▶ _PROBLEM DESCRIPTION_
Line by line, transcribe the data below exactly and pass over the images.

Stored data
* * *

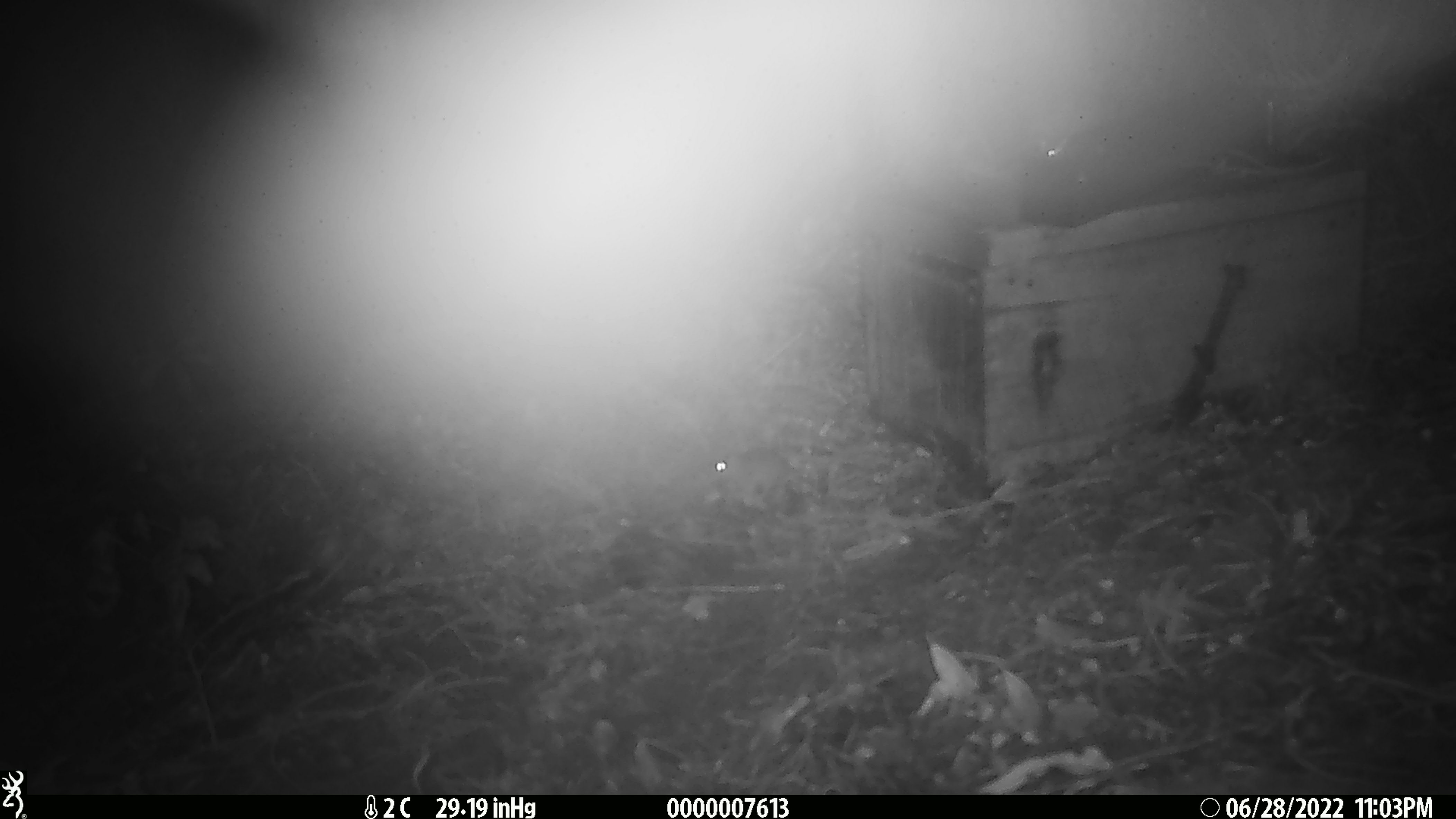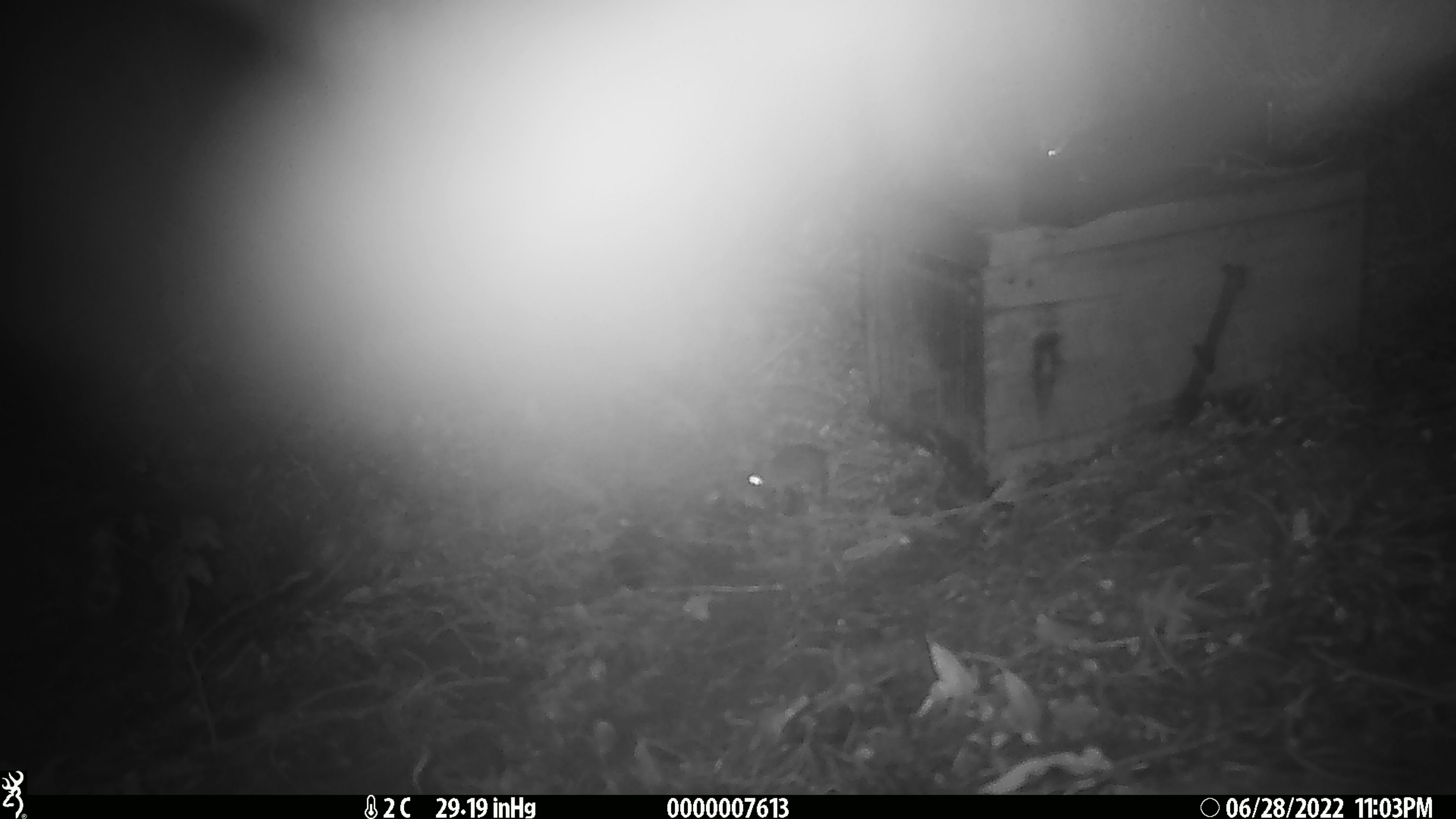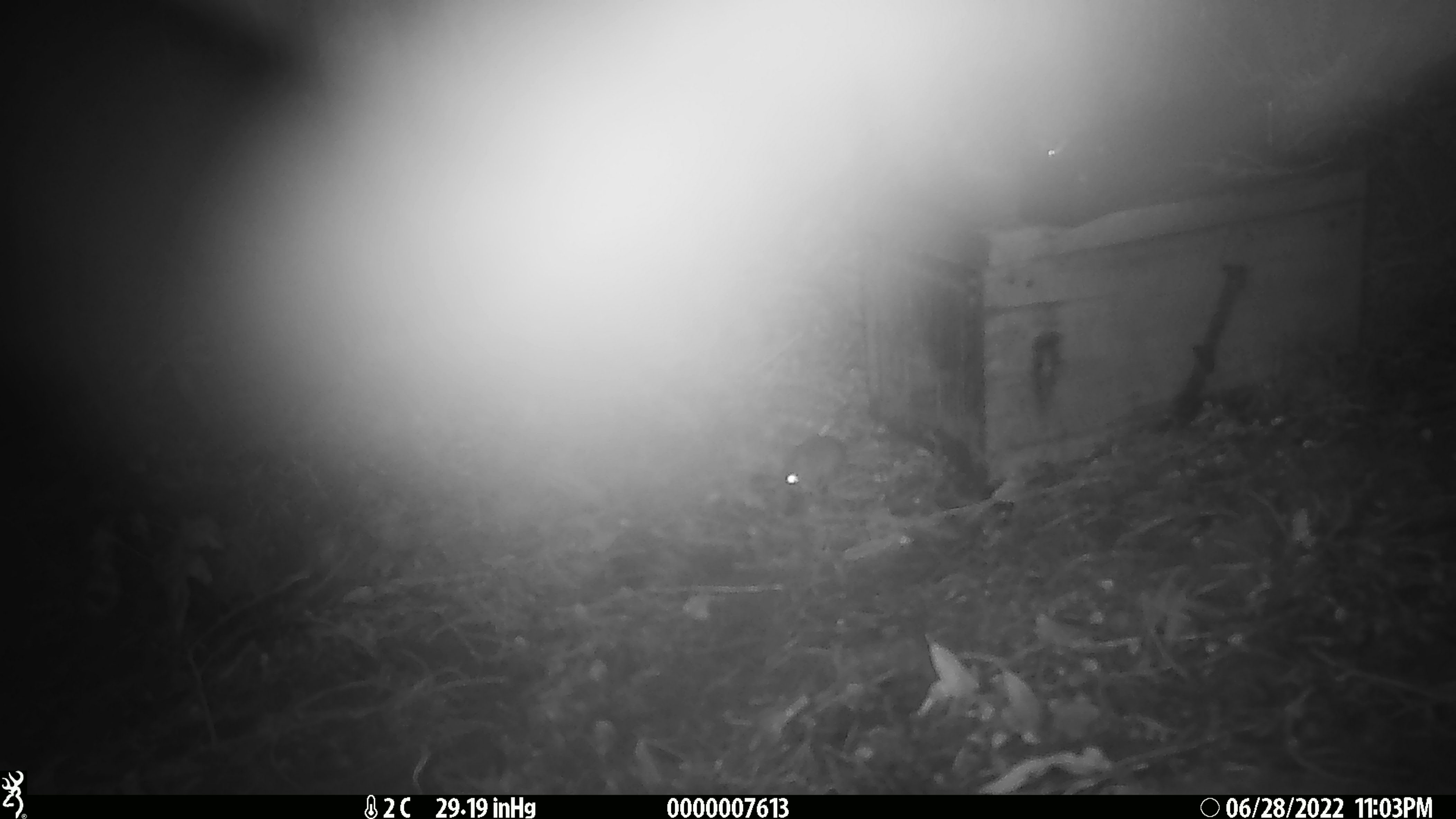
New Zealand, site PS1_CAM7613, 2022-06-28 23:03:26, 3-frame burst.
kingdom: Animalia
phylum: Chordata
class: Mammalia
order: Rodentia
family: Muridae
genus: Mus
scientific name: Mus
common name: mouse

* * *

▶ _TASK RESPONSE_
New Zealand, site PS1_CAM7613, 2022-06-28 23:03:26, 3-frame burst.
kingdom: Animalia
phylum: Chordata
class: Mammalia
order: Rodentia
family: Muridae
genus: Mus
scientific name: Mus
common name: mouse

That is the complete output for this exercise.